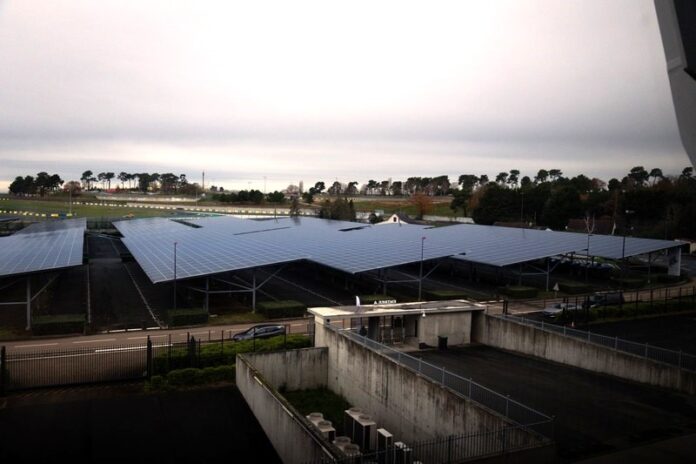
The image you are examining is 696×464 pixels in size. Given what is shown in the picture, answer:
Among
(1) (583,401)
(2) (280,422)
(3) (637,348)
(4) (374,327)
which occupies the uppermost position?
(3) (637,348)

********************

**WRITTEN TASK:** Lay out every line of the rows above as a Markdown table with the columns Line and Text, numbering each line and skipping blank ones. Leave the pictures out.

**FINISHED TASK:**
| Line | Text |
|---|---|
| 1 | The image you are examining is 696×464 pixels in size. Given what is shown in the picture, answer: |
| 2 | Among |
| 3 | (1) (583,401) |
| 4 | (2) (280,422) |
| 5 | (3) (637,348) |
| 6 | (4) (374,327) |
| 7 | which occupies the uppermost position? |
| 8 | (3) (637,348) |